- Exercise requirements -
Send back the line that contains "kingdom: Animalia" and all lines following it through the end of the data below, exactly, omitting pictures.

- The data -
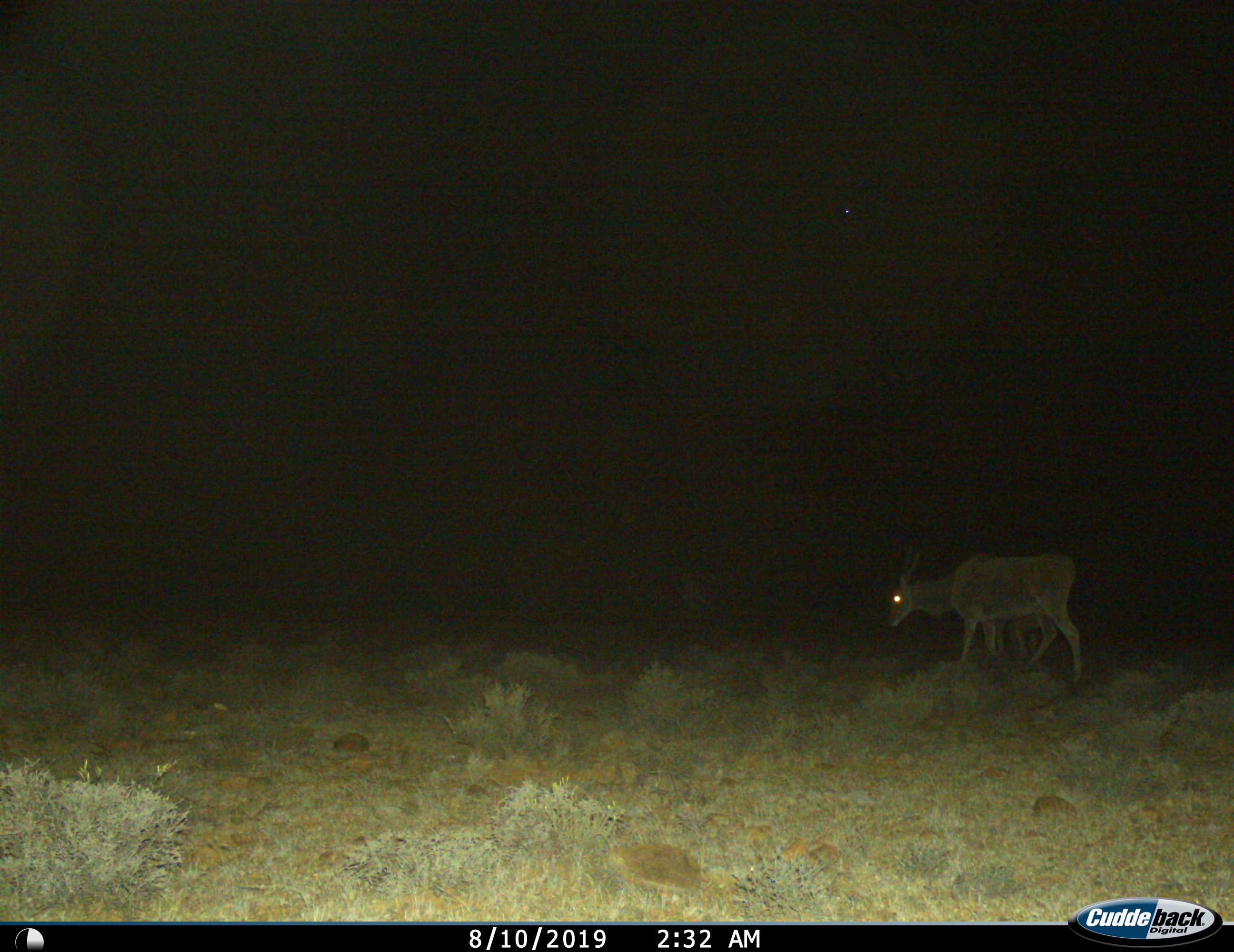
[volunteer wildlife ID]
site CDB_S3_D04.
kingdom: Animalia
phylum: Chordata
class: Mammalia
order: Artiodactyla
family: Bovidae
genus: Tragelaphus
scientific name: Tragelaphus oryx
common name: eland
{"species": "eland (Tragelaphus oryx)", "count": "1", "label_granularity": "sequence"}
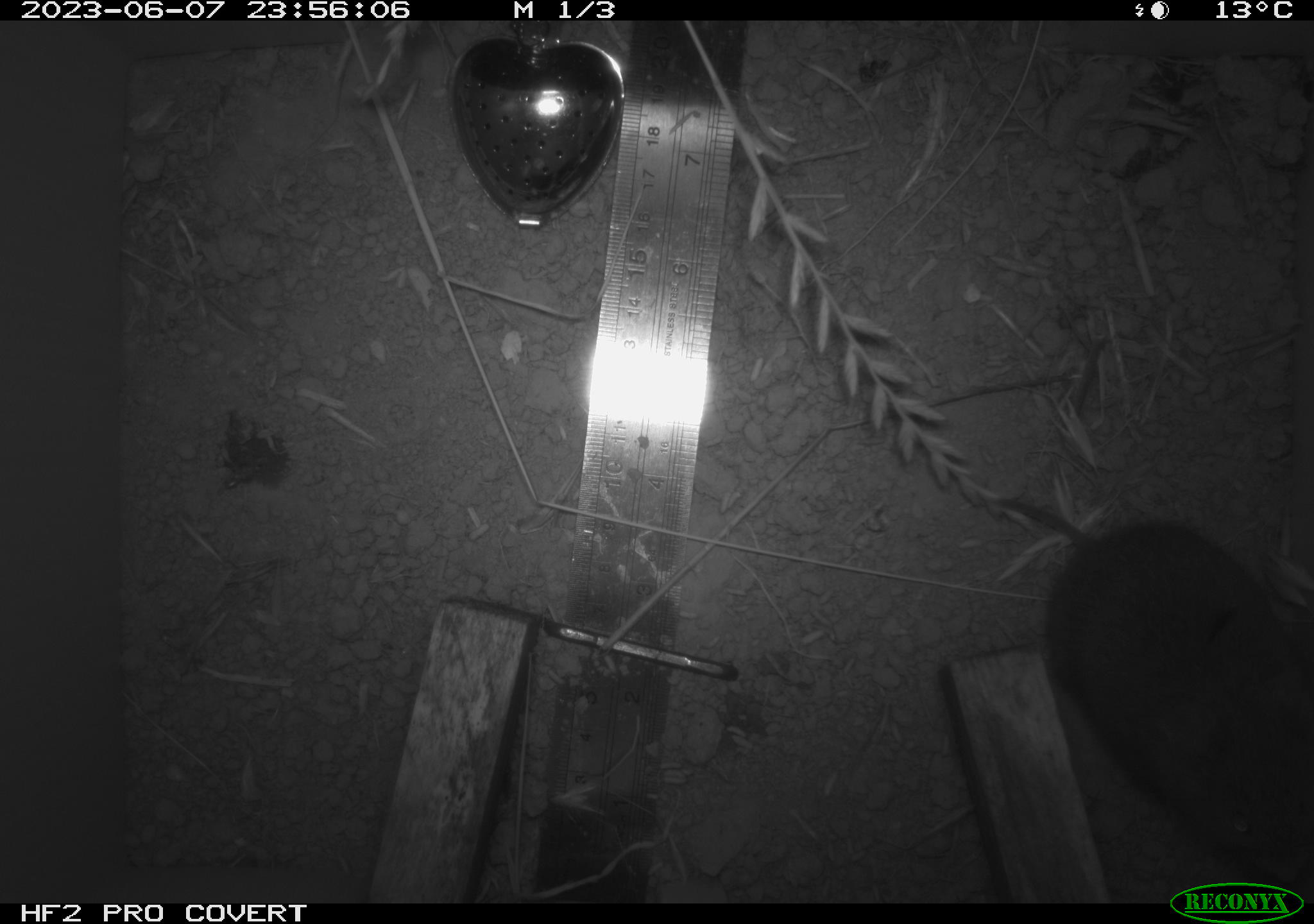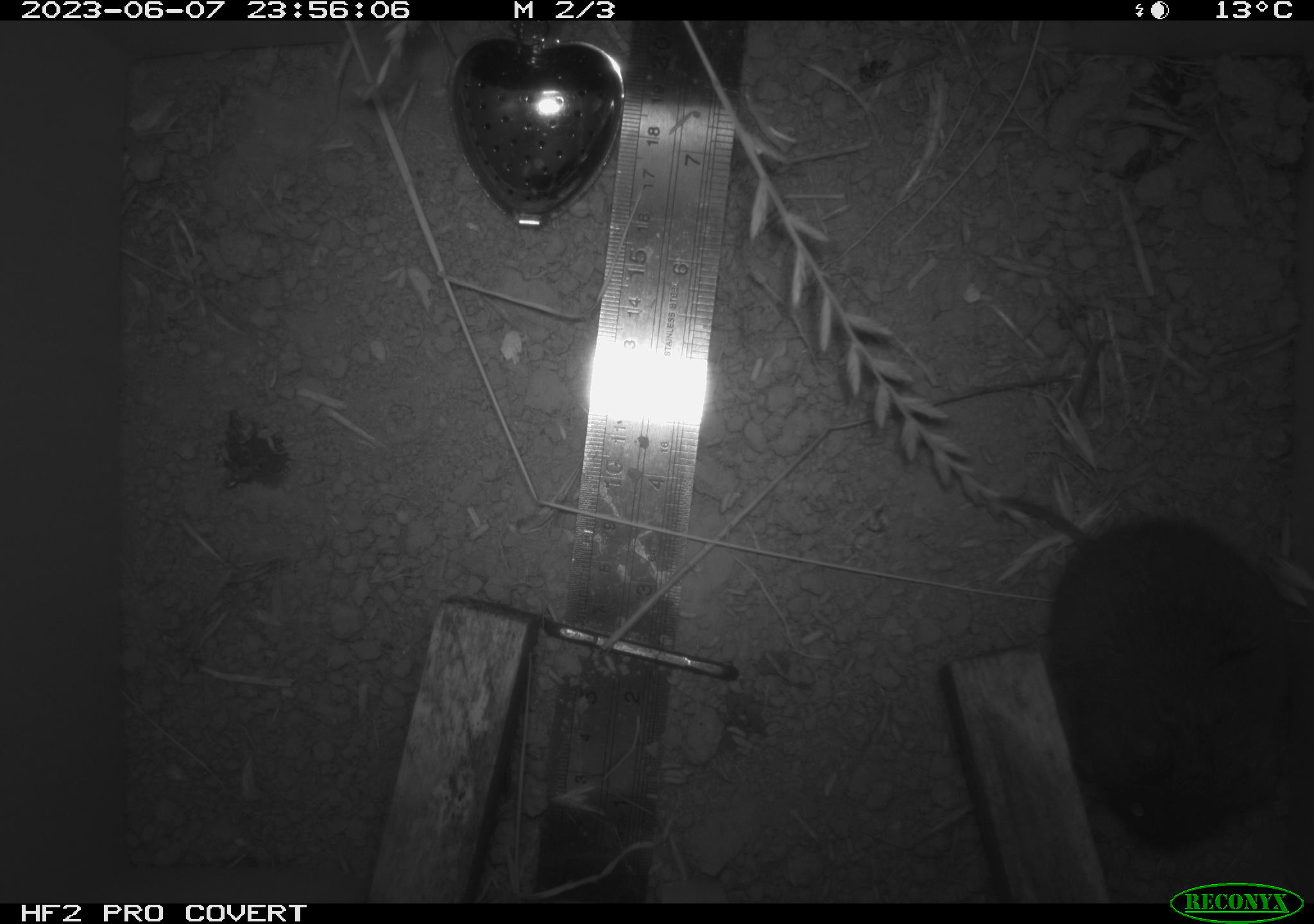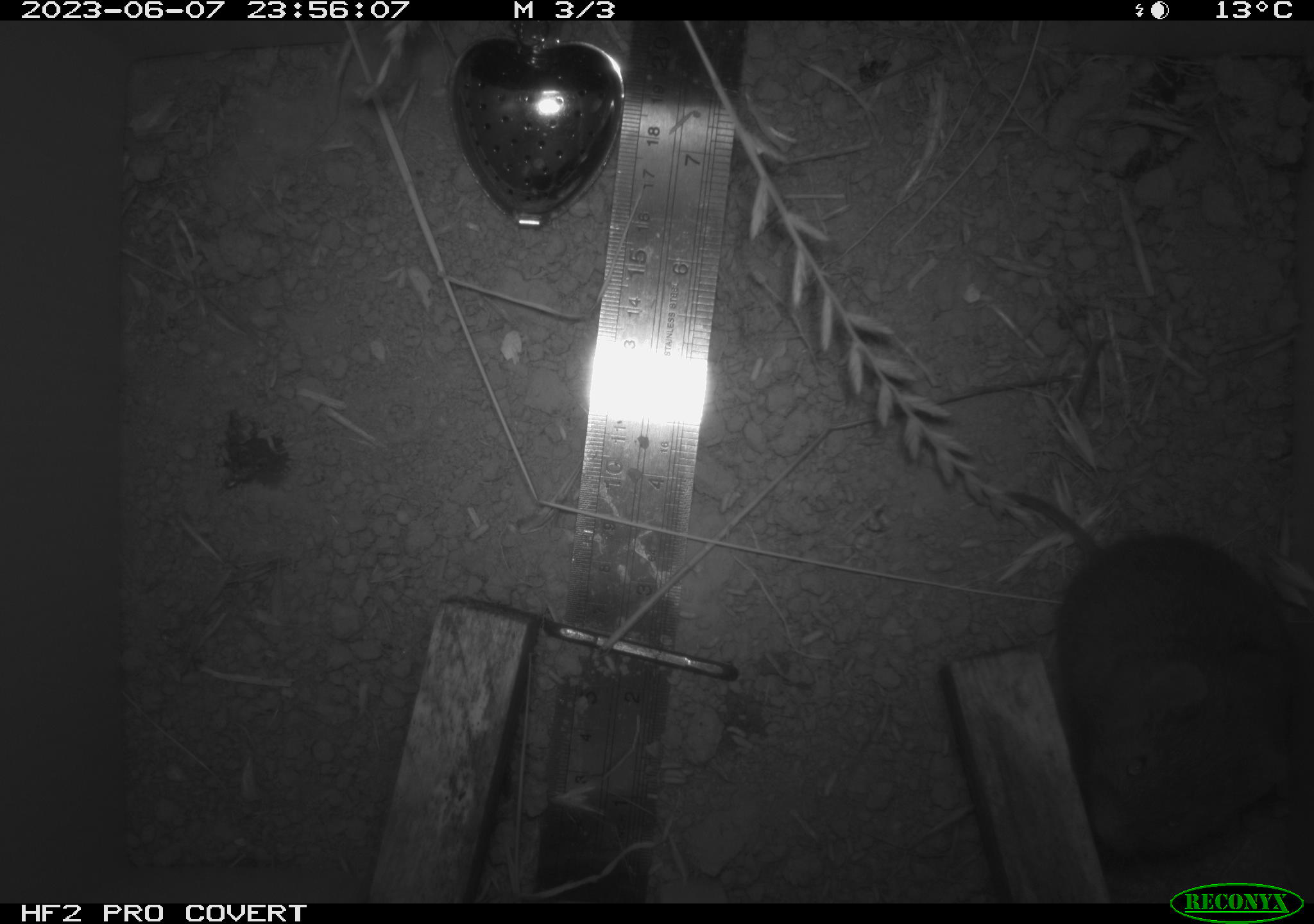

- Expected answer -
kingdom: Animalia
phylum: Chordata
class: Mammalia
order: Artiodactyla
family: Bovidae
genus: Tragelaphus
scientific name: Tragelaphus oryx
common name: eland
{"species": "eland (Tragelaphus oryx)", "count": "1", "label_granularity": "sequence"}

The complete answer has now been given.